_Page text_.

● ● ● ●

Is there existing functionality to extract only the dataframes from AnnData HDF5 objects? That is, directly extract the equivalents of colData
and rowData
from .h5ad
files.
The anndata
package only seems to load the full object (plus, I very much dislike the fact that it is wrapper for the Python package, i.e., requires a Python installation). The HDF5Array
package can import the matrix, as a DelayedArray
, but doesn't include the dataframes.
For now, I am using the following code, but would prefer if this functionality was packaged somewhere.
library(tidyverse)
library(rhdf5)
read_ad_df <- function (file, name) {
x_attrs <- h5readAttributes(file, name)
## check requested entry is a dataframe
## TODO: do we need to check encoding-version?
stopifnot(x_attrs[['encoding-type']] == "dataframe")
## rownames and columns in order
idx_cols <- unlist(x_attrs[c("_index", "column-order")], use.names=FALSE)
## load the factor levels
x_levels <- h5read(file, str_c(name, "/__categories"))
## load dataframe
h5read(file, name)[idx_cols] %>% as_tibble() %>%
## replace categorical columns with proper factors
mutate(across(any_of(names(x_levels)), ~ factor(x_levels[[cur_column()]][.x+1L])))
}
where read_ad_df(FILE, "/obs")
retrieves colData
and read_ad_df(FILE, "/var")
retrieves rowData
.

● ● ● ●

_What you will do_. Print the post about extracting dataframes from .h5ad files word for word, starting at the words "Is there existing" and ending after "<- h5readAttributes(file, name)". The material after this has nothing to do with what is asked here.

_Recorded data_.
● ● ● ●

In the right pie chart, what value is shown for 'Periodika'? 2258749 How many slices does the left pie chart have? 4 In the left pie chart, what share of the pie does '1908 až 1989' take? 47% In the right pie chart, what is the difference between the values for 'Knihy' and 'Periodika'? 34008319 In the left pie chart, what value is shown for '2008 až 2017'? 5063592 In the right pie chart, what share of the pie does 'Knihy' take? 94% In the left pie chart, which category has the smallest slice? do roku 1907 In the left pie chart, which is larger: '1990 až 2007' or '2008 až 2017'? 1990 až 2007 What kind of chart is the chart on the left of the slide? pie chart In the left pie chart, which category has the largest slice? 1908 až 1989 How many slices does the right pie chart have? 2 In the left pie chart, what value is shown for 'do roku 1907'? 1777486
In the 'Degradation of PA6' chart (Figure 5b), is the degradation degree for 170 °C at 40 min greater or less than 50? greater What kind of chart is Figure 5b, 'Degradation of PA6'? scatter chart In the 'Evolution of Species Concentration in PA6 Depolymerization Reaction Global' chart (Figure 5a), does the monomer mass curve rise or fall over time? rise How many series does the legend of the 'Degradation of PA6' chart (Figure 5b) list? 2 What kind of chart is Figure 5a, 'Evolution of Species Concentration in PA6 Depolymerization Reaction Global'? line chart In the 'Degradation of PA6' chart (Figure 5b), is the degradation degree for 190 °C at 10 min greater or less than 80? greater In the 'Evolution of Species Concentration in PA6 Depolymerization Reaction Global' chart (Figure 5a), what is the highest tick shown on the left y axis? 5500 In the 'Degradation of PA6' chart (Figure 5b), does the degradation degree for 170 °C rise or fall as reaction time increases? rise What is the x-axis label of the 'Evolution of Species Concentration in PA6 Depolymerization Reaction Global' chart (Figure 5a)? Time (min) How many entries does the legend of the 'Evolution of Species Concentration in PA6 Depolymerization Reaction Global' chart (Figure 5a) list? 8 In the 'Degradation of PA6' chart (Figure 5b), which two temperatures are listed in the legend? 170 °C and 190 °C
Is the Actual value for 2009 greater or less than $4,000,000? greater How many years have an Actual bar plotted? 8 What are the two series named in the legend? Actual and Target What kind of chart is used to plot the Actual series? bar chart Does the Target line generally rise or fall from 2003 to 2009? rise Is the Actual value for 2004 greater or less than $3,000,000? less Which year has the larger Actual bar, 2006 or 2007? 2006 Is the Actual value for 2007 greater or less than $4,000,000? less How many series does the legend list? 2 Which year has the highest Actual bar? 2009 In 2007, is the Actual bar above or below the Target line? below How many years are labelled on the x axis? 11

● ● ● ●

_Problem solution_.
Is there existing functionality to extract only the dataframes from AnnData HDF5 objects? That is, directly extract the equivalents of colData
and rowData
from .h5ad
files.
The anndata
package only seems to load the full object (plus, I very much dislike the fact that it is wrapper for the Python package, i.e., requires a Python installation). The HDF5Array
package can import the matrix, as a DelayedArray
, but doesn't include the dataframes.
For now, I am using the following code, but would prefer if this functionality was packaged somewhere.
library(tidyverse)
library(rhdf5)
read_ad_df <- function (file, name) {
x_attrs <- h5readAttributes(file, name)